RECORDS TO USE -
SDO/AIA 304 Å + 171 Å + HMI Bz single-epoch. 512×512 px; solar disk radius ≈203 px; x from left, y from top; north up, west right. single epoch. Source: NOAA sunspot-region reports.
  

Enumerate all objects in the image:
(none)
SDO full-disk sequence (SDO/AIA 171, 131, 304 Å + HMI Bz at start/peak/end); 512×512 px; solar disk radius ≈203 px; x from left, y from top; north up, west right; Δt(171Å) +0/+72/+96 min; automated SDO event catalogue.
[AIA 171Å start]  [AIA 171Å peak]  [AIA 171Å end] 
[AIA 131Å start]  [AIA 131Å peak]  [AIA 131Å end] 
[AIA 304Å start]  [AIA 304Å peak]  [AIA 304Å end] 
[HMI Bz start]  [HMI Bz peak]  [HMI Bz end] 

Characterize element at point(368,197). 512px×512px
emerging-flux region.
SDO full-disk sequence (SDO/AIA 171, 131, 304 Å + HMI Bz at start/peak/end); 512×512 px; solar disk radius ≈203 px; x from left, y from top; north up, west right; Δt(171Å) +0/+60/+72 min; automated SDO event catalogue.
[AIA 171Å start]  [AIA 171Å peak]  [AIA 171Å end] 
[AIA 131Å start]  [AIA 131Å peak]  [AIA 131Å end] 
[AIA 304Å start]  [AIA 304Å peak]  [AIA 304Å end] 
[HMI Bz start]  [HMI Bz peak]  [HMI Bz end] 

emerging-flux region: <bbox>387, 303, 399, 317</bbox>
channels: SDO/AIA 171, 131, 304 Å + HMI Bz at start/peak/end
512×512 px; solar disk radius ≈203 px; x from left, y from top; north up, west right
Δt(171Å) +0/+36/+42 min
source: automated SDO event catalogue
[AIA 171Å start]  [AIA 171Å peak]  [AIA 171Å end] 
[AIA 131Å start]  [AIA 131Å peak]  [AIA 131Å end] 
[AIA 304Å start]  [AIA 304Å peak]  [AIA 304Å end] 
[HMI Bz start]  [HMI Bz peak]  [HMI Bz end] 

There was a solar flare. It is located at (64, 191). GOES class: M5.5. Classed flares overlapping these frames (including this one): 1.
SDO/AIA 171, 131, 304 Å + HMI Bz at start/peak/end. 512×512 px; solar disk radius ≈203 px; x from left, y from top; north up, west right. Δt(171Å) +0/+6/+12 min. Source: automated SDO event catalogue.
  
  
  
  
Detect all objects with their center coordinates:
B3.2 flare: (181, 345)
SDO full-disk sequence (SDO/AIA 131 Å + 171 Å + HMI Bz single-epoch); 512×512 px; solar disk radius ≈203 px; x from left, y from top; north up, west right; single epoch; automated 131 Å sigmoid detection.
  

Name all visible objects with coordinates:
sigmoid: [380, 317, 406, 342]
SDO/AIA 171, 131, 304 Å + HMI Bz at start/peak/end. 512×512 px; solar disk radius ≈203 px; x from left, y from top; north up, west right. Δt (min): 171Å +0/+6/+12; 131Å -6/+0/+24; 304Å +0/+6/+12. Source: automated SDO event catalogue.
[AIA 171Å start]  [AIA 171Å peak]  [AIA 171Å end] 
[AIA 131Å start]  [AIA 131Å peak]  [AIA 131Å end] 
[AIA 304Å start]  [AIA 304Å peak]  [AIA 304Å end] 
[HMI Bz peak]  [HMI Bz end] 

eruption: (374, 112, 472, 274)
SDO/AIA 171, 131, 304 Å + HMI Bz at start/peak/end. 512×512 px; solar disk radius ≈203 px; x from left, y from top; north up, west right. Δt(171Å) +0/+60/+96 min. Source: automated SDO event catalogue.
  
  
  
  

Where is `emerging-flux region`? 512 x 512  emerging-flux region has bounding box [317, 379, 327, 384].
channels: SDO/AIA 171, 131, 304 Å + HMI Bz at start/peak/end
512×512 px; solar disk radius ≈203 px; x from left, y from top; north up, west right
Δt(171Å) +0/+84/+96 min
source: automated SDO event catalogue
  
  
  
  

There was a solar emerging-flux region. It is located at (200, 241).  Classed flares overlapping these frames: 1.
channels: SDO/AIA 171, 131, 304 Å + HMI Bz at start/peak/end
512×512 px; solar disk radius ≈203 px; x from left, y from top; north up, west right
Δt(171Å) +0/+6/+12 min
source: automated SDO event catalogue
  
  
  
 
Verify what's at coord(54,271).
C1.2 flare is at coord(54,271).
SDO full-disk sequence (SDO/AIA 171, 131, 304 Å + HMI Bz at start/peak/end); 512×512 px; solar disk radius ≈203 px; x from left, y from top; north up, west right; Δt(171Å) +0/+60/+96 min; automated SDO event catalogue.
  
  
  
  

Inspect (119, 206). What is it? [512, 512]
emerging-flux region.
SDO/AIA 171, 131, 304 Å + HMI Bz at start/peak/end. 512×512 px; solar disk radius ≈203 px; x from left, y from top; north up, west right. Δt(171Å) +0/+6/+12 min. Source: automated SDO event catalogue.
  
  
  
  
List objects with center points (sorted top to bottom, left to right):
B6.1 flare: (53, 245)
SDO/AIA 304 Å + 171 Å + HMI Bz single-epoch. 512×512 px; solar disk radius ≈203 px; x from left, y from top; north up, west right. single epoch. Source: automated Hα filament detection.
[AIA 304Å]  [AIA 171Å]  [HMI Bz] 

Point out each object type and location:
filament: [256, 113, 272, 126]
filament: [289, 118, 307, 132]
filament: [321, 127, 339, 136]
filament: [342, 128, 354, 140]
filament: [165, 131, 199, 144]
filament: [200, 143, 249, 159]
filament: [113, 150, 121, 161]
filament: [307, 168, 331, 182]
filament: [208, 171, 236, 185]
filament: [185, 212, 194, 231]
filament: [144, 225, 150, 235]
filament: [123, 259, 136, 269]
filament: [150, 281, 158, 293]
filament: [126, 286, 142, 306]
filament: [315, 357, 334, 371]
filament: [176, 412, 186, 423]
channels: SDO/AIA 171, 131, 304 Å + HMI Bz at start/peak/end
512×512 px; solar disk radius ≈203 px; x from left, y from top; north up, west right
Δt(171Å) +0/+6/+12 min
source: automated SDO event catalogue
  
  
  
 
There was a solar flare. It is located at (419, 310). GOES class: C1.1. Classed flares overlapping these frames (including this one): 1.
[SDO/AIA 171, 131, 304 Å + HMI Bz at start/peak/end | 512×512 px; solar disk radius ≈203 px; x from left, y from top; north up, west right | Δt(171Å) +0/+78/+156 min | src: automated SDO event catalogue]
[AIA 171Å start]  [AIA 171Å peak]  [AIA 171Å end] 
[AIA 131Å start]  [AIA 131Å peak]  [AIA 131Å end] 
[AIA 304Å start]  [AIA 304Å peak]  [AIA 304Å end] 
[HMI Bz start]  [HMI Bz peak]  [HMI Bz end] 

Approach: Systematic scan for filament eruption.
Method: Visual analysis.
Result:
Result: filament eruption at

DIRECTIONS -
Please show every line of the material that contains the string "There".

SOLUTION -
There was a solar flare. It is located at (64, 191). GOES class: M5.5. Classed flares overlapping these frames (including this one): 1.
There was a solar emerging-flux region. It is located at (200, 241).  Classed flares overlapping these frames: 1.
There was a solar flare. It is located at (419, 310). GOES class: C1.1. Classed flares overlapping these frames (including this one): 1.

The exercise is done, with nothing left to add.